By Harold Raker
For The Daily Item
For wrestling coaches, fans and parents, there are few more stressful situations.
Their wrestler is facing a do-or-die match for the last chance to qualify for the state tournament. The anxiety, and for some, the consequent disappointment, is compounded if the wrestler is a senior.
Fans of the NCAA basketball tournament say its one-and-done aspect are what make it one of the most exciting times of the year. Not so in wrestling. Excruciating is a more accurate adjective.
Watching your son or your wrestler battling for that final chance at Hershey may be even more uncomfortable than those harder-than-slate bleacher seats at the so-called Magic Dome. Those bleachers are further past their time than the Philadelphia Phillies infield, but major renovations are planned and should be completed before next season.
But I digress.
In Saturday’s consolation finals, in which the winner wrestles this week in Hershey, and the loser saw his season, or career, come to an abrupt end, several Valley athletes were among those sustaining heartbreaking defeats.
Lewisburg sophomore Brian Friery, who was undefeated two weeks ago, saw his promising season end in a 2-1 loss to fellow sophomore Angelo Barberio of Muncy in the consolation final at 106 pounds. Friery qualified for the state tournament as a freshman.
In the 113 consy final, one Valley wrestler was guaranteed a state berth and the other a season-ending defeat. Red-hot Lewisburg sophomore Jordan Gessner got the nod, with a 5-2 win over Warrior Run junior Eric Hunt.
Milton sophomores Gage Heller, at 182, and Brandon Stokes, at 195, each endured one-point losses in their last-chance matches, with Heller’s bout with Hughesville senior Matt Herr going to overtime.
The most unlucky of all were seniors Brian LeBarron of Warrior Run and David Burke of Danville, who battled back to get one last shot at Hershey only to fall short in the consolation final.
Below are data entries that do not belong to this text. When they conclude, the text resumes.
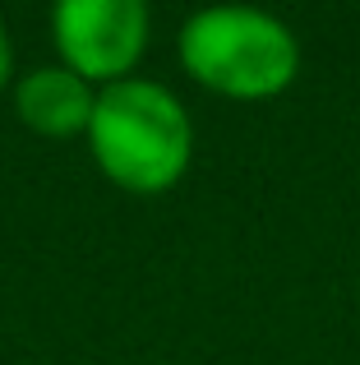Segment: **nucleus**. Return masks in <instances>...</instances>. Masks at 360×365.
<instances>
[{"instance_id": "obj_1", "label": "nucleus", "mask_w": 360, "mask_h": 365, "mask_svg": "<svg viewBox=\"0 0 360 365\" xmlns=\"http://www.w3.org/2000/svg\"><path fill=\"white\" fill-rule=\"evenodd\" d=\"M88 143L97 171L125 195H171L194 162V120L166 83L134 74L125 83L97 88L88 120Z\"/></svg>"}, {"instance_id": "obj_2", "label": "nucleus", "mask_w": 360, "mask_h": 365, "mask_svg": "<svg viewBox=\"0 0 360 365\" xmlns=\"http://www.w3.org/2000/svg\"><path fill=\"white\" fill-rule=\"evenodd\" d=\"M180 70L226 102H272L300 74V37L254 5H208L176 37Z\"/></svg>"}, {"instance_id": "obj_3", "label": "nucleus", "mask_w": 360, "mask_h": 365, "mask_svg": "<svg viewBox=\"0 0 360 365\" xmlns=\"http://www.w3.org/2000/svg\"><path fill=\"white\" fill-rule=\"evenodd\" d=\"M55 61L92 88H111L139 74L153 42L144 0H60L51 9Z\"/></svg>"}, {"instance_id": "obj_4", "label": "nucleus", "mask_w": 360, "mask_h": 365, "mask_svg": "<svg viewBox=\"0 0 360 365\" xmlns=\"http://www.w3.org/2000/svg\"><path fill=\"white\" fill-rule=\"evenodd\" d=\"M9 98H14L18 125L42 134V139H83L92 107H97V88L83 83L74 70H65L60 61L23 70L9 88Z\"/></svg>"}, {"instance_id": "obj_5", "label": "nucleus", "mask_w": 360, "mask_h": 365, "mask_svg": "<svg viewBox=\"0 0 360 365\" xmlns=\"http://www.w3.org/2000/svg\"><path fill=\"white\" fill-rule=\"evenodd\" d=\"M18 70H14V37H9V24L0 19V93L14 88Z\"/></svg>"}]
</instances>
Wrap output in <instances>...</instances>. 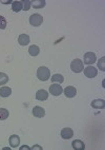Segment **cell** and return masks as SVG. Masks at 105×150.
Listing matches in <instances>:
<instances>
[{
	"mask_svg": "<svg viewBox=\"0 0 105 150\" xmlns=\"http://www.w3.org/2000/svg\"><path fill=\"white\" fill-rule=\"evenodd\" d=\"M37 77L41 81H47L51 77V71L46 67H39L37 70Z\"/></svg>",
	"mask_w": 105,
	"mask_h": 150,
	"instance_id": "cell-1",
	"label": "cell"
},
{
	"mask_svg": "<svg viewBox=\"0 0 105 150\" xmlns=\"http://www.w3.org/2000/svg\"><path fill=\"white\" fill-rule=\"evenodd\" d=\"M70 69H72V71L75 72V73L82 72V71L84 70L83 62L80 60V59H78V58L74 59L73 62H72V64H70Z\"/></svg>",
	"mask_w": 105,
	"mask_h": 150,
	"instance_id": "cell-2",
	"label": "cell"
},
{
	"mask_svg": "<svg viewBox=\"0 0 105 150\" xmlns=\"http://www.w3.org/2000/svg\"><path fill=\"white\" fill-rule=\"evenodd\" d=\"M43 22V17L40 14H33L30 17V23L33 27H39Z\"/></svg>",
	"mask_w": 105,
	"mask_h": 150,
	"instance_id": "cell-3",
	"label": "cell"
},
{
	"mask_svg": "<svg viewBox=\"0 0 105 150\" xmlns=\"http://www.w3.org/2000/svg\"><path fill=\"white\" fill-rule=\"evenodd\" d=\"M49 92L54 96H59L60 94L63 92V89H62V87L60 86L59 83H53L49 87Z\"/></svg>",
	"mask_w": 105,
	"mask_h": 150,
	"instance_id": "cell-4",
	"label": "cell"
},
{
	"mask_svg": "<svg viewBox=\"0 0 105 150\" xmlns=\"http://www.w3.org/2000/svg\"><path fill=\"white\" fill-rule=\"evenodd\" d=\"M84 64H92L96 60H97V57H96V54L92 53V52H87V53L84 54Z\"/></svg>",
	"mask_w": 105,
	"mask_h": 150,
	"instance_id": "cell-5",
	"label": "cell"
},
{
	"mask_svg": "<svg viewBox=\"0 0 105 150\" xmlns=\"http://www.w3.org/2000/svg\"><path fill=\"white\" fill-rule=\"evenodd\" d=\"M84 75L88 78H94L98 75V71L95 67L89 66V67H86L84 69Z\"/></svg>",
	"mask_w": 105,
	"mask_h": 150,
	"instance_id": "cell-6",
	"label": "cell"
},
{
	"mask_svg": "<svg viewBox=\"0 0 105 150\" xmlns=\"http://www.w3.org/2000/svg\"><path fill=\"white\" fill-rule=\"evenodd\" d=\"M33 115L38 118L44 117V115H45V110L42 107H40V106H36V107H34V109H33Z\"/></svg>",
	"mask_w": 105,
	"mask_h": 150,
	"instance_id": "cell-7",
	"label": "cell"
},
{
	"mask_svg": "<svg viewBox=\"0 0 105 150\" xmlns=\"http://www.w3.org/2000/svg\"><path fill=\"white\" fill-rule=\"evenodd\" d=\"M36 98H37L38 100H40V102L46 100V99L49 98V92L45 91L44 89H40V90H38L37 93H36Z\"/></svg>",
	"mask_w": 105,
	"mask_h": 150,
	"instance_id": "cell-8",
	"label": "cell"
},
{
	"mask_svg": "<svg viewBox=\"0 0 105 150\" xmlns=\"http://www.w3.org/2000/svg\"><path fill=\"white\" fill-rule=\"evenodd\" d=\"M74 135V131L72 128H63L61 130V137L64 139H72Z\"/></svg>",
	"mask_w": 105,
	"mask_h": 150,
	"instance_id": "cell-9",
	"label": "cell"
},
{
	"mask_svg": "<svg viewBox=\"0 0 105 150\" xmlns=\"http://www.w3.org/2000/svg\"><path fill=\"white\" fill-rule=\"evenodd\" d=\"M63 92H64L65 96L68 97V98H72V97L76 96V94H77V90H76V88L73 86L66 87V88L63 90Z\"/></svg>",
	"mask_w": 105,
	"mask_h": 150,
	"instance_id": "cell-10",
	"label": "cell"
},
{
	"mask_svg": "<svg viewBox=\"0 0 105 150\" xmlns=\"http://www.w3.org/2000/svg\"><path fill=\"white\" fill-rule=\"evenodd\" d=\"M18 42L20 46H27L30 43V36L26 34H21L19 35L18 37Z\"/></svg>",
	"mask_w": 105,
	"mask_h": 150,
	"instance_id": "cell-11",
	"label": "cell"
},
{
	"mask_svg": "<svg viewBox=\"0 0 105 150\" xmlns=\"http://www.w3.org/2000/svg\"><path fill=\"white\" fill-rule=\"evenodd\" d=\"M12 10H13L14 12H16V13L20 12L21 10H23V2L20 1V0H18V1H13V2H12Z\"/></svg>",
	"mask_w": 105,
	"mask_h": 150,
	"instance_id": "cell-12",
	"label": "cell"
},
{
	"mask_svg": "<svg viewBox=\"0 0 105 150\" xmlns=\"http://www.w3.org/2000/svg\"><path fill=\"white\" fill-rule=\"evenodd\" d=\"M20 144V137L18 135H11L10 137V146L12 148H17Z\"/></svg>",
	"mask_w": 105,
	"mask_h": 150,
	"instance_id": "cell-13",
	"label": "cell"
},
{
	"mask_svg": "<svg viewBox=\"0 0 105 150\" xmlns=\"http://www.w3.org/2000/svg\"><path fill=\"white\" fill-rule=\"evenodd\" d=\"M92 107L95 109H103L105 107L104 99H96L92 102Z\"/></svg>",
	"mask_w": 105,
	"mask_h": 150,
	"instance_id": "cell-14",
	"label": "cell"
},
{
	"mask_svg": "<svg viewBox=\"0 0 105 150\" xmlns=\"http://www.w3.org/2000/svg\"><path fill=\"white\" fill-rule=\"evenodd\" d=\"M72 146H73V149L75 150H83L85 148V145L82 141L80 139H75L73 143H72Z\"/></svg>",
	"mask_w": 105,
	"mask_h": 150,
	"instance_id": "cell-15",
	"label": "cell"
},
{
	"mask_svg": "<svg viewBox=\"0 0 105 150\" xmlns=\"http://www.w3.org/2000/svg\"><path fill=\"white\" fill-rule=\"evenodd\" d=\"M12 94V89L10 87H2L0 88V96L1 97H8Z\"/></svg>",
	"mask_w": 105,
	"mask_h": 150,
	"instance_id": "cell-16",
	"label": "cell"
},
{
	"mask_svg": "<svg viewBox=\"0 0 105 150\" xmlns=\"http://www.w3.org/2000/svg\"><path fill=\"white\" fill-rule=\"evenodd\" d=\"M45 0H33L32 6L34 8H42L45 6Z\"/></svg>",
	"mask_w": 105,
	"mask_h": 150,
	"instance_id": "cell-17",
	"label": "cell"
},
{
	"mask_svg": "<svg viewBox=\"0 0 105 150\" xmlns=\"http://www.w3.org/2000/svg\"><path fill=\"white\" fill-rule=\"evenodd\" d=\"M29 53H30L31 56H37L40 53V49H39L38 46H36V45H33L29 49Z\"/></svg>",
	"mask_w": 105,
	"mask_h": 150,
	"instance_id": "cell-18",
	"label": "cell"
},
{
	"mask_svg": "<svg viewBox=\"0 0 105 150\" xmlns=\"http://www.w3.org/2000/svg\"><path fill=\"white\" fill-rule=\"evenodd\" d=\"M51 81L53 83H62L64 81V77H63V75L61 74H54L51 76Z\"/></svg>",
	"mask_w": 105,
	"mask_h": 150,
	"instance_id": "cell-19",
	"label": "cell"
},
{
	"mask_svg": "<svg viewBox=\"0 0 105 150\" xmlns=\"http://www.w3.org/2000/svg\"><path fill=\"white\" fill-rule=\"evenodd\" d=\"M8 117V110L6 108H0V121H4Z\"/></svg>",
	"mask_w": 105,
	"mask_h": 150,
	"instance_id": "cell-20",
	"label": "cell"
},
{
	"mask_svg": "<svg viewBox=\"0 0 105 150\" xmlns=\"http://www.w3.org/2000/svg\"><path fill=\"white\" fill-rule=\"evenodd\" d=\"M8 81V76L6 73L0 72V86H3L4 83H6Z\"/></svg>",
	"mask_w": 105,
	"mask_h": 150,
	"instance_id": "cell-21",
	"label": "cell"
},
{
	"mask_svg": "<svg viewBox=\"0 0 105 150\" xmlns=\"http://www.w3.org/2000/svg\"><path fill=\"white\" fill-rule=\"evenodd\" d=\"M23 11H29L32 8V1L31 0H23Z\"/></svg>",
	"mask_w": 105,
	"mask_h": 150,
	"instance_id": "cell-22",
	"label": "cell"
},
{
	"mask_svg": "<svg viewBox=\"0 0 105 150\" xmlns=\"http://www.w3.org/2000/svg\"><path fill=\"white\" fill-rule=\"evenodd\" d=\"M104 62H105V57H102V58H100V60L98 62V67L101 71H105V64H104Z\"/></svg>",
	"mask_w": 105,
	"mask_h": 150,
	"instance_id": "cell-23",
	"label": "cell"
},
{
	"mask_svg": "<svg viewBox=\"0 0 105 150\" xmlns=\"http://www.w3.org/2000/svg\"><path fill=\"white\" fill-rule=\"evenodd\" d=\"M6 19L4 18L3 16H0V29L4 30L6 28Z\"/></svg>",
	"mask_w": 105,
	"mask_h": 150,
	"instance_id": "cell-24",
	"label": "cell"
},
{
	"mask_svg": "<svg viewBox=\"0 0 105 150\" xmlns=\"http://www.w3.org/2000/svg\"><path fill=\"white\" fill-rule=\"evenodd\" d=\"M32 149H42V147H40V146H34V147H32Z\"/></svg>",
	"mask_w": 105,
	"mask_h": 150,
	"instance_id": "cell-25",
	"label": "cell"
},
{
	"mask_svg": "<svg viewBox=\"0 0 105 150\" xmlns=\"http://www.w3.org/2000/svg\"><path fill=\"white\" fill-rule=\"evenodd\" d=\"M20 149H31L30 147H27V146H22V147H20Z\"/></svg>",
	"mask_w": 105,
	"mask_h": 150,
	"instance_id": "cell-26",
	"label": "cell"
}]
</instances>
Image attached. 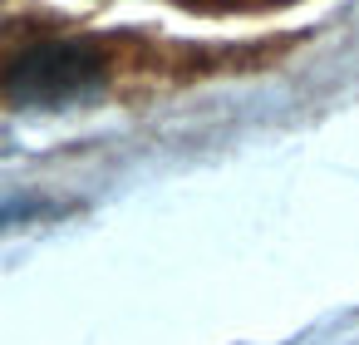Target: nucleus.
<instances>
[{
  "mask_svg": "<svg viewBox=\"0 0 359 345\" xmlns=\"http://www.w3.org/2000/svg\"><path fill=\"white\" fill-rule=\"evenodd\" d=\"M104 55L94 45H79V40H50V45H35L25 55H15L6 65V89L11 104L20 109H60V104H74L84 94H94L104 84Z\"/></svg>",
  "mask_w": 359,
  "mask_h": 345,
  "instance_id": "nucleus-1",
  "label": "nucleus"
}]
</instances>
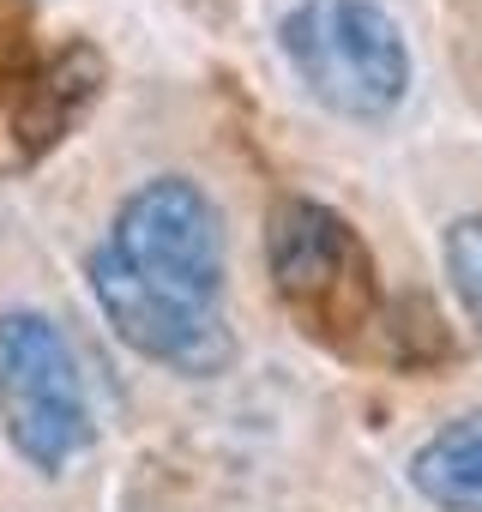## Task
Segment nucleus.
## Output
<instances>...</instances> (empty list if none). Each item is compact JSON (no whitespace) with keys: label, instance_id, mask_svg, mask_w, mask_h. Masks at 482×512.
I'll return each mask as SVG.
<instances>
[{"label":"nucleus","instance_id":"obj_2","mask_svg":"<svg viewBox=\"0 0 482 512\" xmlns=\"http://www.w3.org/2000/svg\"><path fill=\"white\" fill-rule=\"evenodd\" d=\"M266 278L284 308V320L332 350V356H368L386 326V290L374 247L362 229L308 193H284L266 211Z\"/></svg>","mask_w":482,"mask_h":512},{"label":"nucleus","instance_id":"obj_8","mask_svg":"<svg viewBox=\"0 0 482 512\" xmlns=\"http://www.w3.org/2000/svg\"><path fill=\"white\" fill-rule=\"evenodd\" d=\"M440 266H446V284L470 320V332L482 338V211H464L446 223L440 235Z\"/></svg>","mask_w":482,"mask_h":512},{"label":"nucleus","instance_id":"obj_3","mask_svg":"<svg viewBox=\"0 0 482 512\" xmlns=\"http://www.w3.org/2000/svg\"><path fill=\"white\" fill-rule=\"evenodd\" d=\"M278 49L314 103L350 121H386L410 97V43L380 0H296Z\"/></svg>","mask_w":482,"mask_h":512},{"label":"nucleus","instance_id":"obj_4","mask_svg":"<svg viewBox=\"0 0 482 512\" xmlns=\"http://www.w3.org/2000/svg\"><path fill=\"white\" fill-rule=\"evenodd\" d=\"M0 428L13 452L43 476H61L97 440L73 344L37 308L0 314Z\"/></svg>","mask_w":482,"mask_h":512},{"label":"nucleus","instance_id":"obj_5","mask_svg":"<svg viewBox=\"0 0 482 512\" xmlns=\"http://www.w3.org/2000/svg\"><path fill=\"white\" fill-rule=\"evenodd\" d=\"M103 79H109V67H103V55H97L91 43H67V49L43 55V61L25 73L19 97L7 103V127H13L19 163L49 157V151L91 115V103L103 97Z\"/></svg>","mask_w":482,"mask_h":512},{"label":"nucleus","instance_id":"obj_7","mask_svg":"<svg viewBox=\"0 0 482 512\" xmlns=\"http://www.w3.org/2000/svg\"><path fill=\"white\" fill-rule=\"evenodd\" d=\"M380 356L398 362V368H428V362H446V356H452V338H446L440 314H434L422 296H404V302H386Z\"/></svg>","mask_w":482,"mask_h":512},{"label":"nucleus","instance_id":"obj_6","mask_svg":"<svg viewBox=\"0 0 482 512\" xmlns=\"http://www.w3.org/2000/svg\"><path fill=\"white\" fill-rule=\"evenodd\" d=\"M410 488L440 512H482V410L440 422L410 452Z\"/></svg>","mask_w":482,"mask_h":512},{"label":"nucleus","instance_id":"obj_1","mask_svg":"<svg viewBox=\"0 0 482 512\" xmlns=\"http://www.w3.org/2000/svg\"><path fill=\"white\" fill-rule=\"evenodd\" d=\"M85 278L109 332L133 356L187 380H211L235 362V332L223 320V217L199 181H139L91 247Z\"/></svg>","mask_w":482,"mask_h":512}]
</instances>
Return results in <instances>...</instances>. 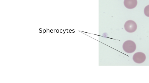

Some might think from watching their battles in the last three 152-pound finals, that Mifflinburg’s Cole Walter and Southern Columbia’s Blake Marks are bitter enemies.
They would be incorrect.
Though the two are probably not making dinner plans any time soon, there is plenty of respect.
Walter said after his 9-3 win over Marks on Saturday night in the regionals, his third win in a row over the Tiger, that he hopes both make it to Saturday’s championship final.
“It will be good for our section and our district for us to get to the final,” Walter said.
Marks told a fellow reporter that, despite the losses and the sore shoulder he receiver from Saturday’s physical encounter with Walter, those matches will prove beneficial. He said wrestling Walter will help him when he faces the tough competition that always awaits in the Giant Center.
Scoping it out
Milton senior Ryan Preisch is on a roll as he returns to Hershey for his last shot at a gold medal. He won bronze a year ago.
Preisch said Saturday night that he would start looking at the guys in his weight class (160) who are ranked ahead of him and he has already watched some of them in action.
“I have wrestled some of them, and I’m not worried about it. If I wrestle my way, I can’t lose,” he said.
One of those in his bracket is Coudersport’s unbeaten Kyle Bova, the returning 152-pound runner-up, who has been ranked No. 1 all season by Off the Mat.
“I wrestled him two years ago at states. I think that I will be fine with him. I’ve seen him wrestle and I’ve watched a bunch of his matches, I know how he wrestles. I’ll be good,” said Preisch, who beat Bova 8-0 in 2012.
The two are paired in opposite brackets so, unless both lose earlier, they would not meet until the final.
The patriarch of the Cesari wrestling family, Joe Cesari Sr., who officiated at regionals over the weekend, is the proud grandfather of the latest Cesari to make his mark in the sport.
Matt Joseph Cesari, a senior at Leesport High School in Raleigh, N.C., recently completed his high school wrestling career with his fourth appearance in the state tournament at the Greensboro Coliseum, finishing fourth at 152 pounds.
Matt, son of Joe Jr., was 40-3 as a senior and 161-42 for his career, with 103 pins.
The younger Cesari had among his goals to surpass some of the accomplishments of his father and wrestling uncles, Mark and Steve. He did that.
He surpassed the win and pin totals of his dad and his uncles, who all wrestled at North Schuylkill, where their father was a successful head coach.
Steve was 155-22-2, Joe Jr. was 154-6-1 with 101 pins, and Mark was 138-8.
Joe Sr. said his grandson accomplished all of the goals while feeling the pressure of wrestling in the shadows of his dad, uncles and grandfather.
Matt’s record is the best in the history of Leesport.